- **QUOTED PASSAGE**
Segment Open

Containers and the cloud-native era are not about machines. We care about applications, APIs, and services. Some machines will still exist for a long time but you don't want to build your architecture around them.
However, in modern systems we rarely think about connecting machines, or virtual machines, or even containers really. Instead we’re concerned with connecting microservices. So rather than machines and wires, we think in terms of cloud services, APIs and the higher level protocols and the systems used to connect them. The past was IP addresses, ports, vNICs and VLANS. Now it is service identity, gRPC, Kafka, distributed data stores, remote APIs, etc.
-- Martin Casado, Creator of SDN, Partner, a16z
What makes eBPF and thus Cilium such a great fit to address the new cloud native challenges?
The programmability of eBPF makes it possible to adjust to the quickly evolving cloud-native requirements and tackle the increase in scale with ease. Here is an example on how the programmability of eBPF lead Google to adopt Cilium as its new networking dataplane for GKE:
As more and more enterprises adopt Kubernetes, the gamut of use cases is widening with new requirements around multi-cloud, security, visibility and scalability. In addition, new technologies such as service mesh and serverless demand more customization from the underlying Kubernetes layer. These new requirements all have something in common: they need a more programmable dataplane that can perform Kubernetes-aware packet manipulations without sacrificing performance.

Segment Closed

From the eBPF and Cilium passage above, list the new requirements that, it says, come with the widening range of Kubernetes use cases.

- **EXCERPTED DATA**
Segment Open

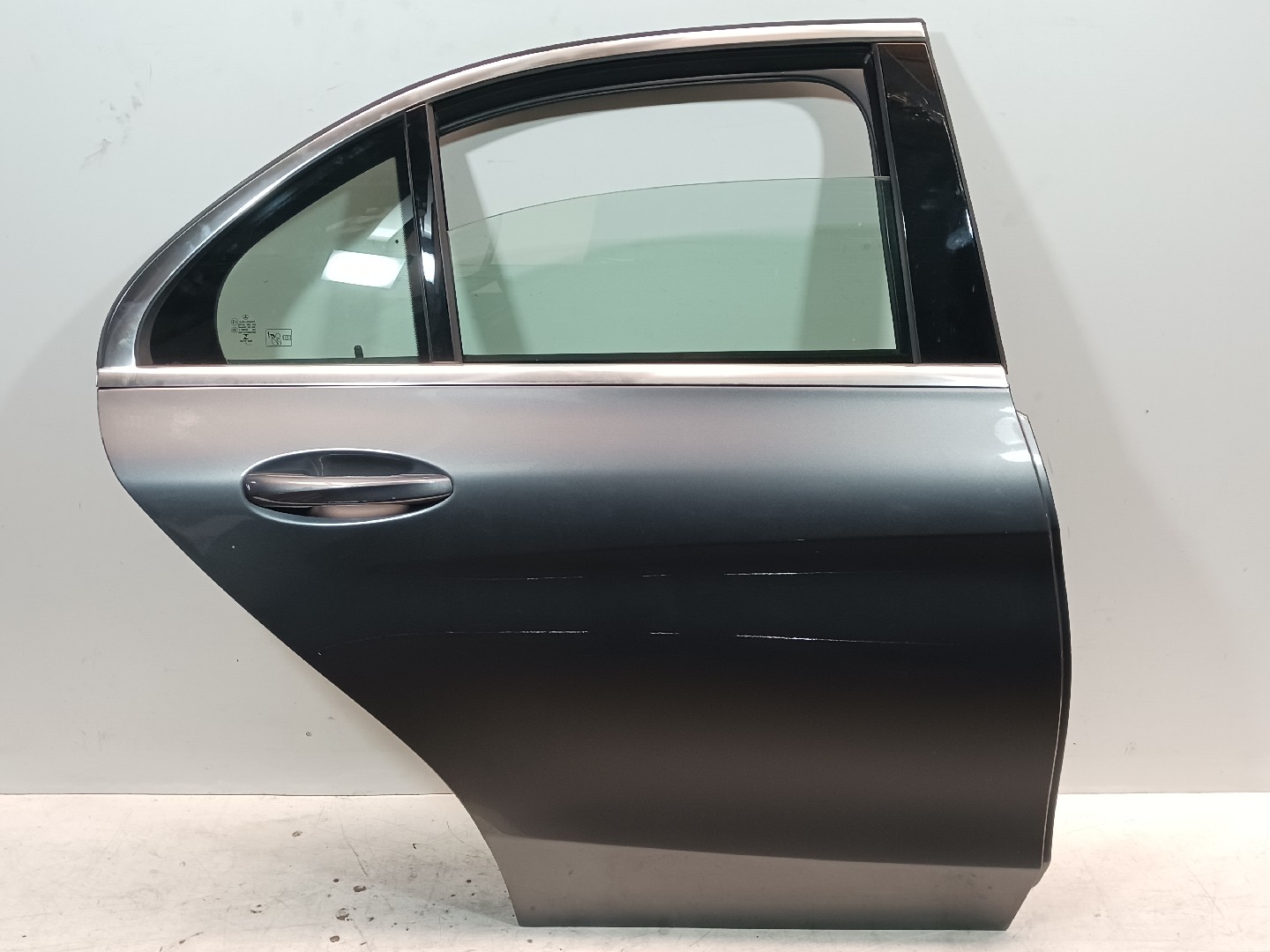 Porta Trás Dto MERCEDES-BENZ C-CLASS (W205) | 13 - 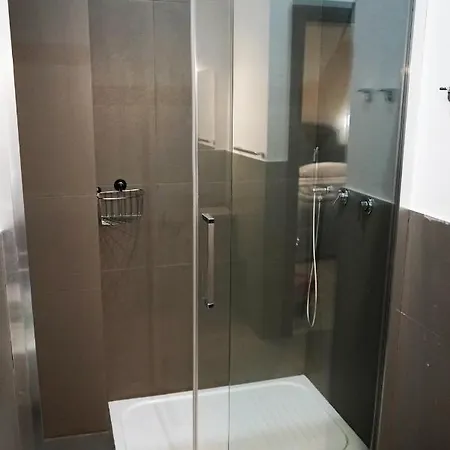 Re Di Smirne By Apulia Pensionat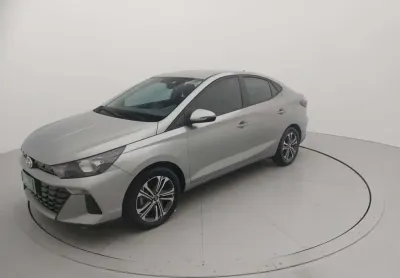 Hyundai hb20s 2024 1.0 tgdi flex comfort plus automático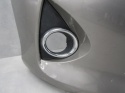 Zderzak przód przedni Toyota Auris 2 II 12-15 (+podłoga)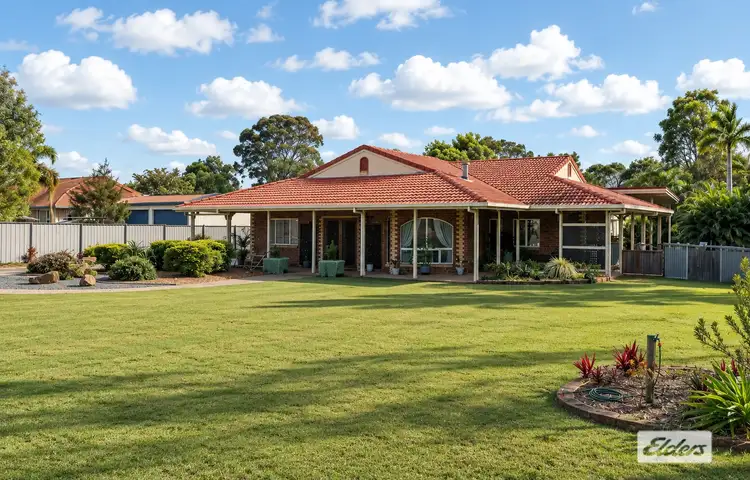 2 Bernborough Drive
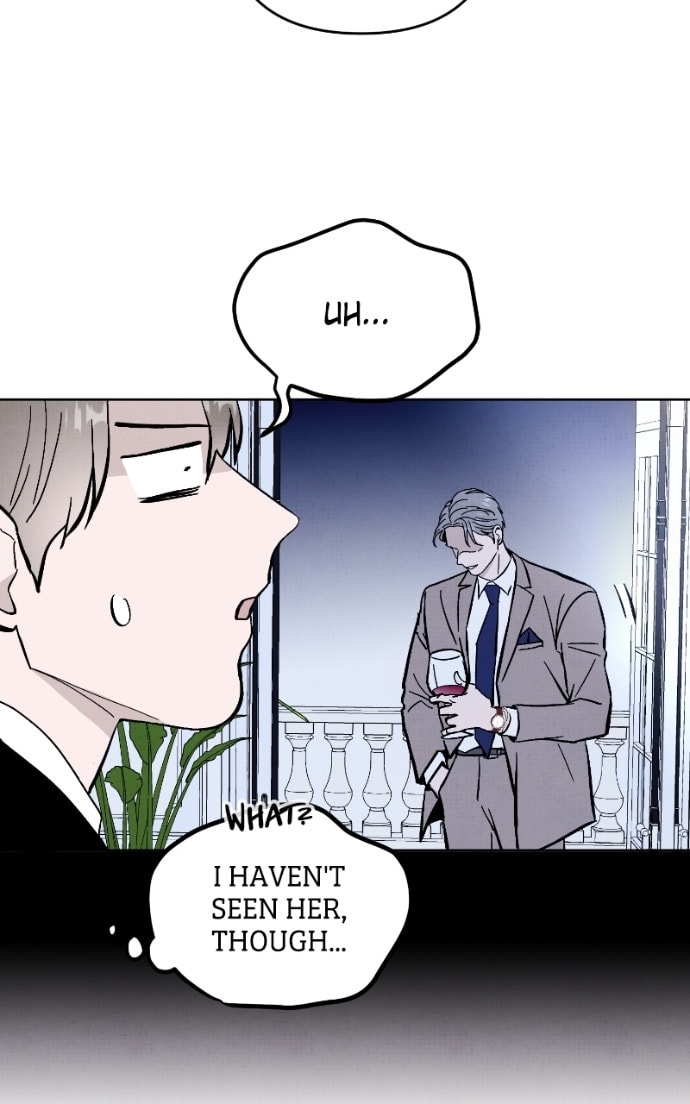 Crazy for You (ARAYA Miki) Chapter 31 page 18 - 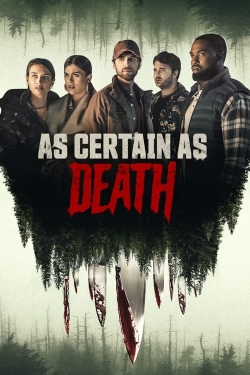 Watch As Certain as Death movies free online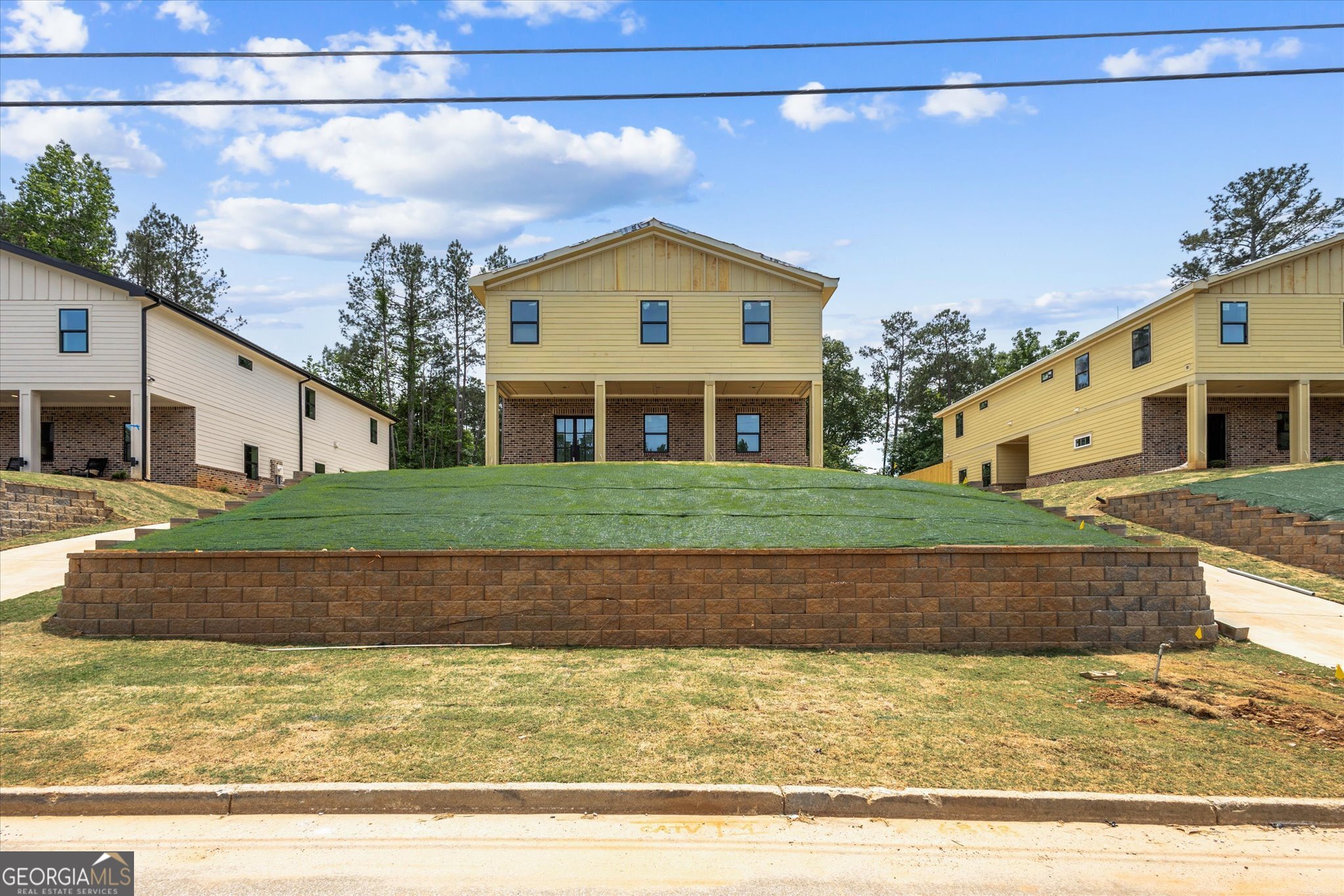 6848 Silver Maple Drive Property Photo 1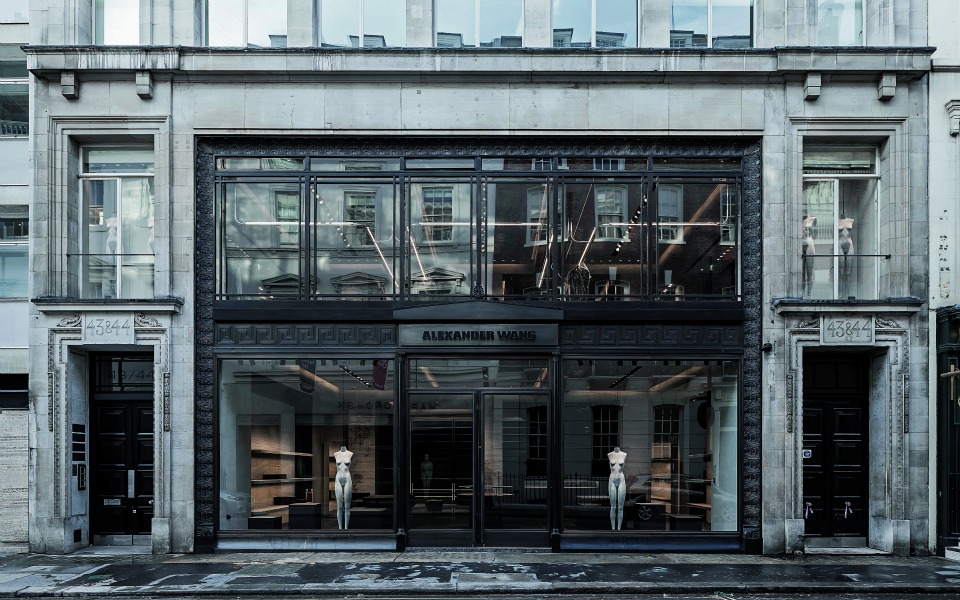 Σχετικά με τον Wang-3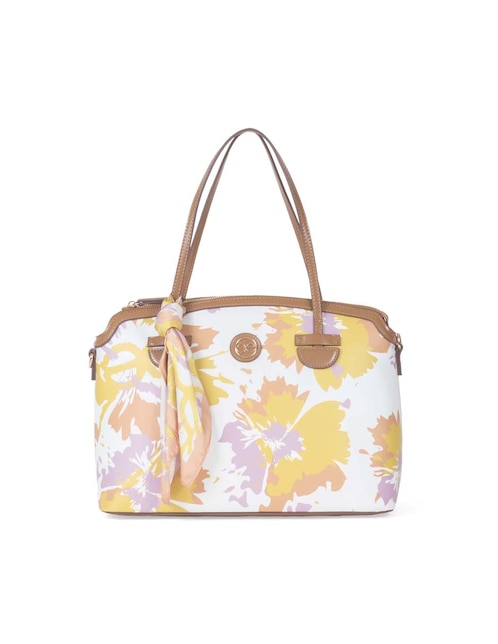 Bolsa satchel Botain I para mujer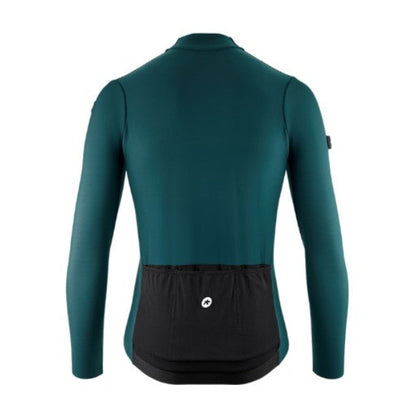 Assos Mille GT Spring/Fall Jersey Flere varianter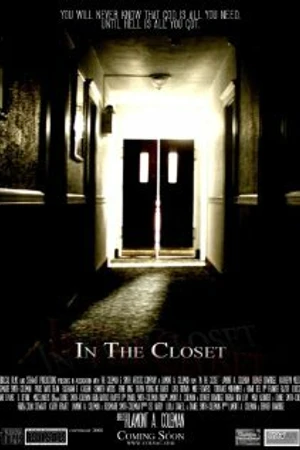 Постер к фильму In the Closet (2009)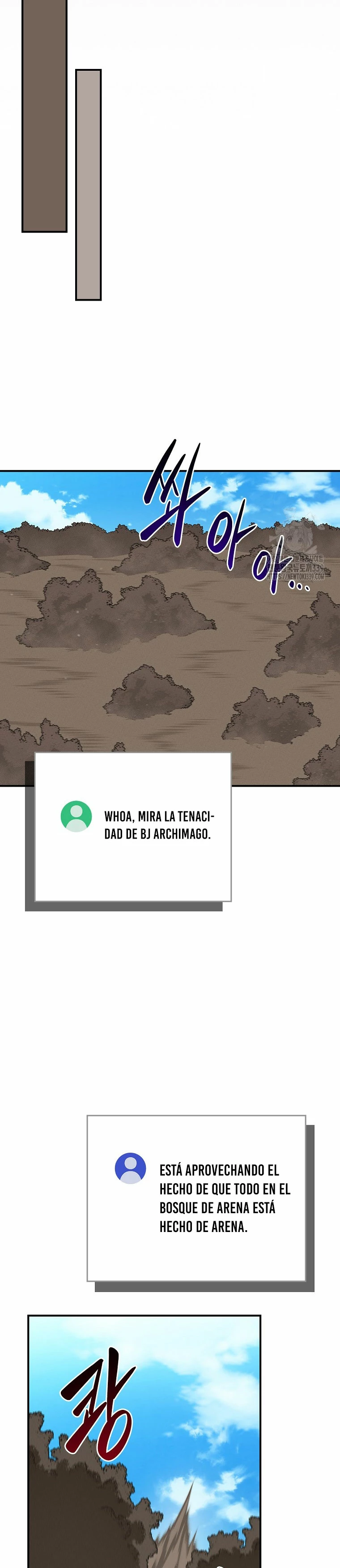 BJ Archimago - Capítulo 102 - Página 24 - LectorTMOo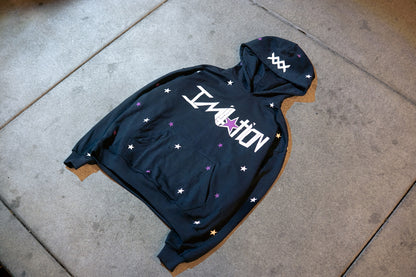 IMITATION FIRST EDITION HOODIE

Segment Closed

- **OUTPUT FOR THIS TASK**
Multi-cloud, security, visibility, scalability